I think it’d be very useful to get @aldeed’s feedback on what he’d do differently if he were starting Autoform from scratch today using React. I know he has some ideas on how Autoform could’ve been more modular, for example.
Certainly a valid point: with the release of Meteor 1.3, we have the entire NPM repo to utilize should we choose, albeit none that will integrate with SimpleSchema or Astronomy, and isn’t that the main point of this discussion? (Or am I missing something?)
I’ve definitely been pondering this lately, but I’m trying to finish rewriting SimpleSchema before moving on to what to do about autoform.
I definitely think it’s a good idea to try to have separate packages for auto form generation vs. auto form state/validation/submission. The latter can easily be done as a vanilla js library, which might already exist, and then packages can wrap it to convert events into reactive UI updates.

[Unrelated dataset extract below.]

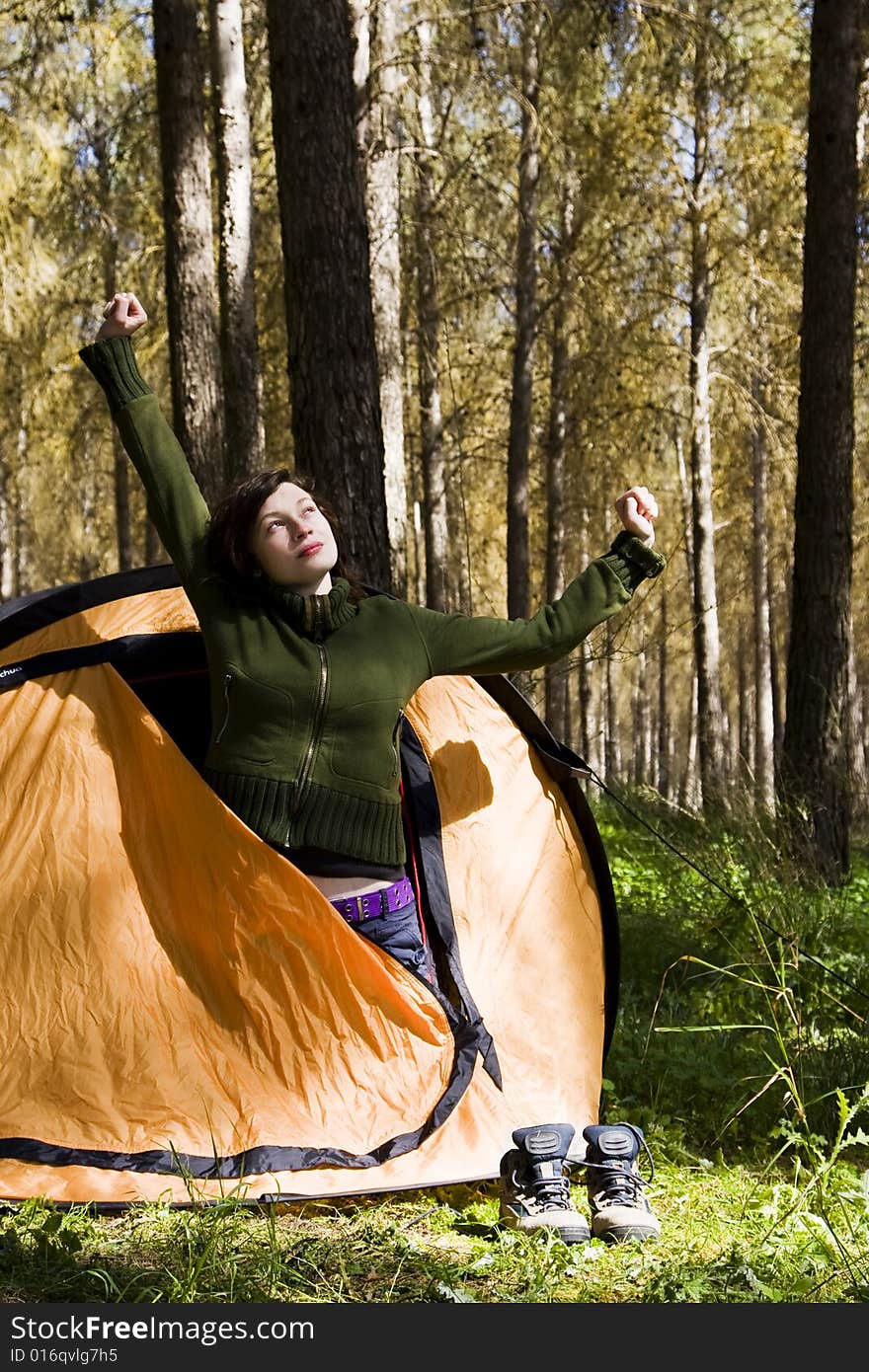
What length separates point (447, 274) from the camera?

I agree that the best approach is to use the best of what already exists as stable npm/jQuery packages and write small adapters if possible.
The devil is in the details. There are many places where the current tighter coupling is nice and will be hard to properly split.
If anyone wants to work on this or already has related packages or ideas, contact me and I can try to coordinate efforts.
I wonder if you’re planning to use MRF for Orionjs 2.0, or you’re sticking with Blaze, or both options, or is Orion even being developed further given Meteor is moving towards NPM?
I hope that one or two of these packages become a defacto standard like autoform. This would lead the way to schema-based admin tools like orion or meteor-admin, but in react.
I just want to also plug uniforms - I’ve been using it for a year+ and it’s beautiful. It has magic AutoForm & AutoField, but you can use each component (forms and fields) without the magic and creating your own custom variations is pretty easy (very easy once you understand how it works).
You are not locked into redux, mobx, meteor, nor whatever, but you can easily integrate with any of them (a custom AutoForm.onChange or other form to tie state into whatever system you want) – it also works with a variety of schemas.